Wei Dai comments on Work on Security Instead of Friendliness?

Wei Dai 23 Jul 2012 13:09 UTC
3 points
In my original UDT post, I suggested

In this case, we’d need to program the AI with preferences over all mathematical structures, perhaps represented by an ordering or utility function over conjunctions of well-formed sentences in a formal set theory.

Of course there are enormous philosophical and technical problems involved with this idea, but given that it has more or less guided all subsequent decision theory work by our community (except possibly work within SI that I’ve not seen), Vaniver’s characterization of how much the domain of the utility function is underspecified (“Is it valuing sensory inputs? Is it valuing mental models? Is it valuing external reality?”) is just wrong.
- Vladimir_Nesov 23 Jul 2012 14:46 UTC
  3 points
  Parent
  Right, preference over possible logical consequences of given situations is a strong unifying principle. We can also take physical world to be a certain collection of mathematical structures, possibly heuristically selected based on observations according with being controllable and morally relevant in a tractable way.
  
  The tricky thing is that we are not choosing a structure among some collection of structures (a preferred possible world from a collection of possible worlds), but instead we are choosing which properties a given fixed class of structures will have, or alternatively we are choosing which theories/definitions are consistent or inconsistent, which defined classes of structures exist vs. don’t exist.

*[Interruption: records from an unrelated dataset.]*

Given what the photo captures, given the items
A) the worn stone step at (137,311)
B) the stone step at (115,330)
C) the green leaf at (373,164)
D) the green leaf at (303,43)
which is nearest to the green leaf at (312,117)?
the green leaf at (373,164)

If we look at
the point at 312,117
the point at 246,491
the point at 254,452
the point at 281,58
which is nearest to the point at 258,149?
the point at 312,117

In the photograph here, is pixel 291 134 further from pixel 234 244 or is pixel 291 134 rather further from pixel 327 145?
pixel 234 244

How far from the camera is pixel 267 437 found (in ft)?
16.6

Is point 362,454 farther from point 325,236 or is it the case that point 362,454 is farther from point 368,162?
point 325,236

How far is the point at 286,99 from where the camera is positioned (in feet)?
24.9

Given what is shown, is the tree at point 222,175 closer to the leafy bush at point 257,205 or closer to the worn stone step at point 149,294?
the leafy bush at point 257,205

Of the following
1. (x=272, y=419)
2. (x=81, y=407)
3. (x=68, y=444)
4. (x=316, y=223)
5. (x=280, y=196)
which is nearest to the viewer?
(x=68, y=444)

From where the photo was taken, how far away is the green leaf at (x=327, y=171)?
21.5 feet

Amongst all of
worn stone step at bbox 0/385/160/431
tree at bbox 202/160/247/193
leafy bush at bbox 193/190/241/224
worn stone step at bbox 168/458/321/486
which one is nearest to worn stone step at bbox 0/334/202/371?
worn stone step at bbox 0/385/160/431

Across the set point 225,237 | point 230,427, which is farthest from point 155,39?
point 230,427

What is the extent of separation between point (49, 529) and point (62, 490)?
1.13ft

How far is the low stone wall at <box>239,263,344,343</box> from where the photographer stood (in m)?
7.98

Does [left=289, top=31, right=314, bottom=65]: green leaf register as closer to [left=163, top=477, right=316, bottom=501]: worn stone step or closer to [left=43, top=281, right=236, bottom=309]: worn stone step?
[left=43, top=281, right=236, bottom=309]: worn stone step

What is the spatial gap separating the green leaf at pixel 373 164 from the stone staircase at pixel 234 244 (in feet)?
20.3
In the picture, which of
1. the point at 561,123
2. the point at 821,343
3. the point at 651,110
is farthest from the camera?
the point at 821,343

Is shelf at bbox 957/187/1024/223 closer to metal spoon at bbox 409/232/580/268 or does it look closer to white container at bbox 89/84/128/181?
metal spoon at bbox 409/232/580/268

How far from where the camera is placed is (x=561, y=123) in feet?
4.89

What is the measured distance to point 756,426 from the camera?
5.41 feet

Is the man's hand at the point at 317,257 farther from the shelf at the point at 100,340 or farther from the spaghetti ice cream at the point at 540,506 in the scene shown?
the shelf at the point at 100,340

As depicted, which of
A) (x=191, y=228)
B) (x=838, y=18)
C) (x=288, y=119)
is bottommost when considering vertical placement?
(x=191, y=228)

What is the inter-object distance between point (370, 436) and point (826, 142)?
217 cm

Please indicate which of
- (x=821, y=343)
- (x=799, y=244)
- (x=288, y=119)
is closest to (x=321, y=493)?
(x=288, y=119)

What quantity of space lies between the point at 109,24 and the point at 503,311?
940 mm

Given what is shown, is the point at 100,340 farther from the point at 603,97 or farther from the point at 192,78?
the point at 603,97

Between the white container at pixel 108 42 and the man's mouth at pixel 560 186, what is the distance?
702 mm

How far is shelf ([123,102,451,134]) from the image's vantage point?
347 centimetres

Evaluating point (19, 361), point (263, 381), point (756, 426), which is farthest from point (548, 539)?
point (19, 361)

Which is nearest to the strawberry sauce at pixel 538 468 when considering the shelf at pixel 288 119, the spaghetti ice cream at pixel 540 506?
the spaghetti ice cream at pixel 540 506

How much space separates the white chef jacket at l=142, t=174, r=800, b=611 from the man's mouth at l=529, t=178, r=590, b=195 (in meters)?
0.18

Since the alternatives that are not chosen are therefore made inconsistent, it’s not clear how to understand them as meaningful possibilities, they are the mysterious logically impossible possible worlds. And there we have it, the mystery of the domain of preference.
- private_messaging 23 Jul 2012 14:12 UTC
  −7 points
  Parent
  Well, the publicly visible side of work does not seem to refer to specifically this, hence it is not so specified.
  
  With regards to your idea, if you have to make that sort of preference function to really motivate the AI in sufficiently general manner that it may just be hell bent on killing everyone, I think the ‘risk’ is very far fetched exactly per my suspicion that viable super-intelligent UFAI is much too hard to worry about it (while all sorts of AIs that work on well specified mathematical problems would be much much simpler) . If it is the only way to motivate AI that is effective over evolution from seed to super-intelligence, then the only people who are working on something like UFAI are the FAI crowd. Keep in mind that if I want to cure cancer via the ‘software tools’ route and I am not signed up for cryonics then I’ll just go for the simplest solution that works, which will be some sort of automated reasoning over formal systems (not over real world states). Especially as the general AI would require the technologies from the former anyway.